** START Record excerpts **
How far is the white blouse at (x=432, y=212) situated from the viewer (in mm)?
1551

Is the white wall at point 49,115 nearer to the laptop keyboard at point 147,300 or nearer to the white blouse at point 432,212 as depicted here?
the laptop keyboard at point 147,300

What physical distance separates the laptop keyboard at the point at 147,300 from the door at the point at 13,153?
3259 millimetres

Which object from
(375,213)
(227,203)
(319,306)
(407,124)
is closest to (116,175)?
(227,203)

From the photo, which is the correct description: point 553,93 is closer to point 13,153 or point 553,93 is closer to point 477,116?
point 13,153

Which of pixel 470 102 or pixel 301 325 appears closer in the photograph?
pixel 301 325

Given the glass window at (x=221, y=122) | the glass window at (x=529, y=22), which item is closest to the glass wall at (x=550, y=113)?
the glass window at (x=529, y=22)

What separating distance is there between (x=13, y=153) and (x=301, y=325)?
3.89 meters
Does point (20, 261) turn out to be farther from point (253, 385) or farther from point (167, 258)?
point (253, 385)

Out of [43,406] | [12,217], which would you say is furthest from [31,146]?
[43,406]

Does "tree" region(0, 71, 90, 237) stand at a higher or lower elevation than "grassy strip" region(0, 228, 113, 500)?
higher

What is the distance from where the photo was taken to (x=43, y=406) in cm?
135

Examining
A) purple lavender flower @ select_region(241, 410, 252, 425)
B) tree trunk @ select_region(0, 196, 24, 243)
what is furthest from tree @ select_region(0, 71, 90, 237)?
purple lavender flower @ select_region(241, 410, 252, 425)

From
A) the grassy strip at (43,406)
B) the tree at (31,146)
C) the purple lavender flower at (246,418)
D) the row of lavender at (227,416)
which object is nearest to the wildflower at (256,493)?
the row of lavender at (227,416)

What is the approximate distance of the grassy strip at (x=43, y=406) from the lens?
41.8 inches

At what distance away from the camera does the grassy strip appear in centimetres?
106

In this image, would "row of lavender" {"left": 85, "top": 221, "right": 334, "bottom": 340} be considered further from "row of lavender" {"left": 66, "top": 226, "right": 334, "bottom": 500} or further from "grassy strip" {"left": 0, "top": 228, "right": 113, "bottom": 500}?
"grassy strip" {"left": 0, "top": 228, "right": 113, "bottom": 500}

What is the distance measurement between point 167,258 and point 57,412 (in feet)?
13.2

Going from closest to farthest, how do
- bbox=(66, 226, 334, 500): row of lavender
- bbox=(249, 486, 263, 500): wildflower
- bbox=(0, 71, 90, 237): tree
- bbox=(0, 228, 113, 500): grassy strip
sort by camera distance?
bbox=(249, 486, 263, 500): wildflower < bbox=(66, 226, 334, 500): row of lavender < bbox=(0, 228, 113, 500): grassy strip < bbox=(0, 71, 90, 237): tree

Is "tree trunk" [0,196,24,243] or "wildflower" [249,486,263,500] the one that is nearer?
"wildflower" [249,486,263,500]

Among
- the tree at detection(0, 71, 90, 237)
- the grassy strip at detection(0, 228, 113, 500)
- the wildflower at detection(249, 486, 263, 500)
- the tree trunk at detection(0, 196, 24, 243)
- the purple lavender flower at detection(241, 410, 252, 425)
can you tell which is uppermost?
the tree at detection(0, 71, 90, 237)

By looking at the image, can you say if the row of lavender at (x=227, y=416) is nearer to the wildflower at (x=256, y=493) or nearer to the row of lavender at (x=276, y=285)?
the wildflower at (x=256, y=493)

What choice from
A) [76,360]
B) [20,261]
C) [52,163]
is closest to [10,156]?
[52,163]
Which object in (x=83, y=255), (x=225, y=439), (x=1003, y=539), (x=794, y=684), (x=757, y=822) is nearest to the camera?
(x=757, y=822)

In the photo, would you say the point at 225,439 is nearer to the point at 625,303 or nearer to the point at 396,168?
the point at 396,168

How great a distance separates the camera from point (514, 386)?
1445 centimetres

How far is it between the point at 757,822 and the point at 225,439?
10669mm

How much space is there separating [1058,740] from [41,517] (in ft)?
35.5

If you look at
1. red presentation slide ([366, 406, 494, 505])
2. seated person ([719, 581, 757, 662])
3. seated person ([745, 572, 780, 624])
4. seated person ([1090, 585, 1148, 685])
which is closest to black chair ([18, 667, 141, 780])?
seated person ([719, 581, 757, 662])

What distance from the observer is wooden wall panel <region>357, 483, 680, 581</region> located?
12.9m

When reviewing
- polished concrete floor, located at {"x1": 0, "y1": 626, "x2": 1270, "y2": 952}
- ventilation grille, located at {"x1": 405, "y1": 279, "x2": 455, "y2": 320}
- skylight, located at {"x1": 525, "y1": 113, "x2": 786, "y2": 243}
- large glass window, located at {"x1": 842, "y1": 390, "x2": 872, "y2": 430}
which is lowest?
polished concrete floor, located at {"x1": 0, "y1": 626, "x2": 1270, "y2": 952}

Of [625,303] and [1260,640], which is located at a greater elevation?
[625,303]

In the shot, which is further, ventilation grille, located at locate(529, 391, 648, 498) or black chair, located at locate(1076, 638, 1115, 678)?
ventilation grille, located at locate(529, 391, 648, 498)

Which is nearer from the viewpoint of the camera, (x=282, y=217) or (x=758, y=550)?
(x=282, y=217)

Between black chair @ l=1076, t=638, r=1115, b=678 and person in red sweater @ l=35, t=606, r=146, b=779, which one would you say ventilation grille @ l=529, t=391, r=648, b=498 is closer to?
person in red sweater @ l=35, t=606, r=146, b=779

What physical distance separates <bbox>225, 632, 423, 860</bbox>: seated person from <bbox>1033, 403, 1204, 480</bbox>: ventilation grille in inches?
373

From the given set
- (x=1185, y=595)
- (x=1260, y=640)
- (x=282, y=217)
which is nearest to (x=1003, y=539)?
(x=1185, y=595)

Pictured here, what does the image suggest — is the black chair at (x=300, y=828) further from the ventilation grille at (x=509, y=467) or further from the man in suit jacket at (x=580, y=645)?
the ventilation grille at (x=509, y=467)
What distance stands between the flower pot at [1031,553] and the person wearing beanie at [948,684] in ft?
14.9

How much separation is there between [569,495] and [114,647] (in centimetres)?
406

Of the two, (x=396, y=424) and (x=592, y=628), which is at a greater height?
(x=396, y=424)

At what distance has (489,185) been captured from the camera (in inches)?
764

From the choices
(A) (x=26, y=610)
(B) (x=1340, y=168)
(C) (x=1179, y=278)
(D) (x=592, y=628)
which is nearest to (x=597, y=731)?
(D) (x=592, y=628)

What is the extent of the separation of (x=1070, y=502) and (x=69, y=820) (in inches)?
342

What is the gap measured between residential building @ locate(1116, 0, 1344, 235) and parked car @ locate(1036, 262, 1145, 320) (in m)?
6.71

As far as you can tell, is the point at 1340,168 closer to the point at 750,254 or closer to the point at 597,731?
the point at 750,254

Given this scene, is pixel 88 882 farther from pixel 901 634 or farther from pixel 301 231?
** END Record excerpts **
- **Your task**: Copy out every line above word for word, leaving nothing out and changing nothing.

- **Result**:
How far is the white blouse at (x=432, y=212) situated from the viewer (in mm)?
1551

Is the white wall at point 49,115 nearer to the laptop keyboard at point 147,300 or nearer to the white blouse at point 432,212 as depicted here?
the laptop keyboard at point 147,300

What physical distance separates the laptop keyboard at the point at 147,300 from the door at the point at 13,153?
3259 millimetres

Which object from
(375,213)
(227,203)
(319,306)
(407,124)
is closest to (116,175)?
(227,203)

From the photo, which is the correct description: point 553,93 is closer to point 13,153 or point 553,93 is closer to point 477,116?
point 13,153

Which of pixel 470 102 or pixel 301 325 appears closer in the photograph?
pixel 301 325

Given the glass window at (x=221, y=122) | the glass window at (x=529, y=22), which item is closest to the glass wall at (x=550, y=113)?
the glass window at (x=529, y=22)

What separating distance is there between (x=13, y=153) and (x=301, y=325)?
3.89 meters
Does point (20, 261) turn out to be farther from point (253, 385) or farther from point (167, 258)?
point (253, 385)

Out of [43,406] | [12,217], which would you say is furthest from [31,146]?
[43,406]

Does "tree" region(0, 71, 90, 237) stand at a higher or lower elevation than "grassy strip" region(0, 228, 113, 500)?
higher

What is the distance from where the photo was taken to (x=43, y=406) in cm?
135

Examining
A) purple lavender flower @ select_region(241, 410, 252, 425)
B) tree trunk @ select_region(0, 196, 24, 243)
what is furthest from tree @ select_region(0, 71, 90, 237)?
purple lavender flower @ select_region(241, 410, 252, 425)

From
A) the grassy strip at (43,406)
B) the tree at (31,146)
C) the purple lavender flower at (246,418)
D) the row of lavender at (227,416)
which object is nearest to the wildflower at (256,493)?
the row of lavender at (227,416)

What is the approximate distance of the grassy strip at (x=43, y=406) from the lens?
41.8 inches

At what distance away from the camera does the grassy strip appear in centimetres?
106

In this image, would "row of lavender" {"left": 85, "top": 221, "right": 334, "bottom": 340} be considered further from "row of lavender" {"left": 66, "top": 226, "right": 334, "bottom": 500} or further from "grassy strip" {"left": 0, "top": 228, "right": 113, "bottom": 500}?
"grassy strip" {"left": 0, "top": 228, "right": 113, "bottom": 500}

What is the distance measurement between point 167,258 and point 57,412 (in feet)?
13.2

Going from closest to farthest, how do
- bbox=(66, 226, 334, 500): row of lavender
- bbox=(249, 486, 263, 500): wildflower
- bbox=(0, 71, 90, 237): tree
- bbox=(0, 228, 113, 500): grassy strip
sort by camera distance?
bbox=(249, 486, 263, 500): wildflower < bbox=(66, 226, 334, 500): row of lavender < bbox=(0, 228, 113, 500): grassy strip < bbox=(0, 71, 90, 237): tree

Is "tree trunk" [0,196,24,243] or "wildflower" [249,486,263,500] the one that is nearer?
"wildflower" [249,486,263,500]

Among
- the tree at detection(0, 71, 90, 237)
- the grassy strip at detection(0, 228, 113, 500)
- the wildflower at detection(249, 486, 263, 500)
- the tree trunk at detection(0, 196, 24, 243)
- the purple lavender flower at detection(241, 410, 252, 425)
can you tell which is uppermost?
the tree at detection(0, 71, 90, 237)

By looking at the image, can you say if the row of lavender at (x=227, y=416) is nearer to the wildflower at (x=256, y=493) or nearer to the row of lavender at (x=276, y=285)?
the wildflower at (x=256, y=493)

What choice from
A) [76,360]
B) [20,261]
C) [52,163]
is closest to [10,156]?
[52,163]
Which object in (x=83, y=255), (x=225, y=439), (x=1003, y=539), (x=794, y=684), (x=757, y=822) is nearest to the camera?
(x=757, y=822)

In the photo, would you say the point at 225,439 is nearer to the point at 625,303 or nearer to the point at 396,168?
the point at 396,168

How great a distance separates the camera from point (514, 386)?
1445 centimetres

How far is it between the point at 757,822 and the point at 225,439?
10669mm

How much space is there separating [1058,740] from [41,517] (in ft)?
35.5

If you look at
1. red presentation slide ([366, 406, 494, 505])
2. seated person ([719, 581, 757, 662])
3. seated person ([745, 572, 780, 624])
4. seated person ([1090, 585, 1148, 685])
which is closest to black chair ([18, 667, 141, 780])?
seated person ([719, 581, 757, 662])

What distance from the observer is wooden wall panel <region>357, 483, 680, 581</region> located?
12.9m

When reviewing
- polished concrete floor, located at {"x1": 0, "y1": 626, "x2": 1270, "y2": 952}
- ventilation grille, located at {"x1": 405, "y1": 279, "x2": 455, "y2": 320}
- skylight, located at {"x1": 525, "y1": 113, "x2": 786, "y2": 243}
- large glass window, located at {"x1": 842, "y1": 390, "x2": 872, "y2": 430}
which is lowest?
polished concrete floor, located at {"x1": 0, "y1": 626, "x2": 1270, "y2": 952}

Of [625,303] and [1260,640], which is located at a greater elevation?
[625,303]

In the shot, which is further, ventilation grille, located at locate(529, 391, 648, 498) or black chair, located at locate(1076, 638, 1115, 678)?
ventilation grille, located at locate(529, 391, 648, 498)

Which is nearer from the viewpoint of the camera, (x=282, y=217) or (x=758, y=550)?
(x=282, y=217)

Between black chair @ l=1076, t=638, r=1115, b=678 and person in red sweater @ l=35, t=606, r=146, b=779, which one would you say ventilation grille @ l=529, t=391, r=648, b=498 is closer to?
person in red sweater @ l=35, t=606, r=146, b=779

What physical distance separates <bbox>225, 632, 423, 860</bbox>: seated person from <bbox>1033, 403, 1204, 480</bbox>: ventilation grille in inches?
373

From the given set
- (x=1185, y=595)
- (x=1260, y=640)
- (x=282, y=217)
which is nearest to (x=1003, y=539)?
(x=1185, y=595)

Pictured here, what does the image suggest — is the black chair at (x=300, y=828) further from the ventilation grille at (x=509, y=467) or further from the man in suit jacket at (x=580, y=645)?
the ventilation grille at (x=509, y=467)
What distance stands between the flower pot at [1031,553] and the person wearing beanie at [948,684] in ft?
14.9

How much separation is there between [569,495] and [114,647] (in centimetres)?
406

Of the two, (x=396, y=424) and (x=592, y=628), which is at a greater height?
(x=396, y=424)

At what distance has (489,185) been captured from the camera (in inches)?
764

From the choices
(A) (x=26, y=610)
(B) (x=1340, y=168)
(C) (x=1179, y=278)
(D) (x=592, y=628)
which is nearest to (x=597, y=731)?
(D) (x=592, y=628)

What is the extent of the separation of (x=1070, y=502) and (x=69, y=820) (in inches)?
342

What is the gap measured between residential building @ locate(1116, 0, 1344, 235) and parked car @ locate(1036, 262, 1145, 320) (in m)?
6.71

As far as you can tell, is the point at 1340,168 closer to the point at 750,254 or closer to the point at 597,731?
the point at 750,254

Given this scene, is pixel 88 882 farther from pixel 901 634 or farther from pixel 301 231?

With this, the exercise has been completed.